# START OF Passage to read
Ahead of his delivery of the 9th Annual Wheelwright Lecture, how does one begin to evaluate and assess Development and Globalization by David Ruccio, his book of over 400 pages and 16 chapters, spanning output across more than 20 years of publications? The main point I want to articulate is that the book is indispensable reading for class in the twofold sense that this phrase can be read. First, as indispensable reading for class in that key chapters in the book shape my classrooms on political economy across the span of undergraduate and postgraduate teaching and research. Second, as indispensable reading for class in delivering a Marxist social class analysis of planning, development and globalisation at a time when many in and beyond the academy are consciously engaged in expunging class as an aspect of radical political economy.
My focus on this double-meaning and relevance for class evident in Development and Globalization will focus mainly on his Marxian analysis of state, class, transition and socialist planning evident, notably through the focus on Nicaragua and how this might help us understand twenty-first century socialism.
# END OF Passage to read
# START OF Data segment
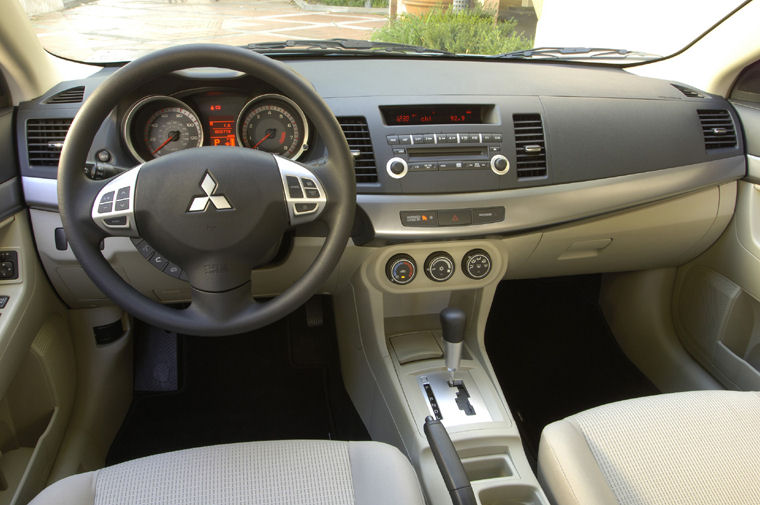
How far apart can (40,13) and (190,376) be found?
# END OF Data segment
▸ **Actions to take**:
(1) In the passage about Development and Globalization, which subjects of the author's Marxian analysis does the text name?
(2) Return the part of the passage about Development and Globalization starting at "My focus on" and ending at "twenty-first century socialism.", word for word.

▸ **Problem solutions**:
(1) State, class, transition, and socialist planning.

(2)
My focus on this double-meaning and relevance for class evident in Development and Globalization will focus mainly on his Marxian analysis of state, class, transition and socialist planning evident, notably through the focus on Nicaragua and how this might help us understand twenty-first century socialism.